Tasks to carry out.
[1] From the statistics excerpt below, extract verbatim the part that opens with the words containing "To determine which" and closes with "displaying many tables.".
[2] Summarize the statistics excerpt below in three sentences.

— begin Extracted text —

To determine which manipulated factors influenced the power and Type I error rates, repeated measures analysis of variance (ANOVA) was used, per recommendations for simulation research (Paxton et al., 2001; Feinberg and Rubright, 2016). A separate such analysis was conducted in which the Type I error or power rates averaged across replications for each combination of conditions served as the dependent variables. The manipulated factors described above, and their interactions, served as the independent variables in the model. In addition to statistical significance of these model terms, the η^{2} effect size was also reported. We also focus on a visual display of the results to enhance comprehension and efficiency (McCrudden et al., 2015) compared to displaying many tables.

## Results

### Type I Error Rate

The ANOVA results identified two terms significantly related to the Type I error rate of the GMH and Begg adjusted procedures. These included the 3-way interaction of the test statistic by ICC by grouping variable for which DIF was tested [*F*_{(12, 219)} = 33.749, *p* < 0.001, η^{2} = 0.646], and the 3-way interaction of test statistic by cluster size by grouping variable for which DIF was tested [*F*_{(12, 219)} = 8.752, *p* < 0.001, η^{2} = 0.324). Figure 1 shows the Type I error rates of the statistical tests by the ICC and the grouping variable being tested for DIF. When this variable was at the within-cluster level (e.g., gender), the Type I error rate of the GMH test adhered to the nominal 0.05 level, regardless of the size of the ICC. Similarly, error rates of the Begg adjusted statistics were conservative, fell below the 0.05 level, and were not affected by ICC level. For the between-cluster grouping variable, GMH had inflated Type I error rates well beyond the 0.05 level and increased with ICC values. For the Begg adjusted values, Type I error rates increased slightly across ICC conditions but, nonetheless, were at or below the nominal level.

— end Extracted text —
— begin Source excerpt —

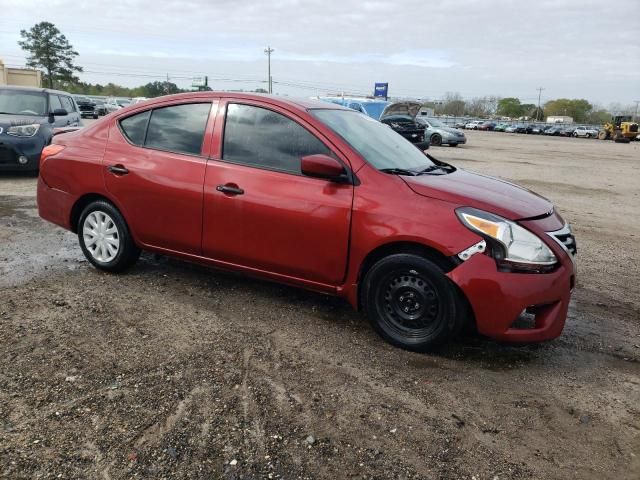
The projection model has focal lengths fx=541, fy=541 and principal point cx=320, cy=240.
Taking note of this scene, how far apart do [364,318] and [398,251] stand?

— end Source excerpt —

Outputs by task.
[1]
To determine which manipulated factors influenced the power and Type I error rates, repeated measures analysis of variance (ANOVA) was used, per recommendations for simulation research (Paxton et al., 2001; Feinberg and Rubright, 2016). A separate such analysis was conducted in which the Type I error or power rates averaged across replications for each combination of conditions served as the dependent variables. The manipulated factors described above, and their interactions, served as the independent variables in the model. In addition to statistical significance of these model terms, the η^{2} effect size was also reported. We also focus on a visual display of the results to enhance comprehension and efficiency (McCrudden et al., 2015) compared to displaying many tables.

[2] Repeated measures ANOVA was used to determine which manipulated factors influenced power and Type I error rates, with those factors and their interactions as independent variables and the η² effect size reported alongside statistical significance. Two 3-way interactions, test statistic by ICC by grouping variable and test statistic by cluster size by grouping variable, were significantly related to the Type I error rate of the GMH and Begg adjusted procedures. When the grouping variable was within-cluster, GMH adhered to the nominal 0.05 level and the Begg adjusted statistics fell below it regardless of ICC, whereas for the between-cluster variable GMH error rates were inflated and increased with ICC while the Begg adjusted rates remained at or below the nominal level.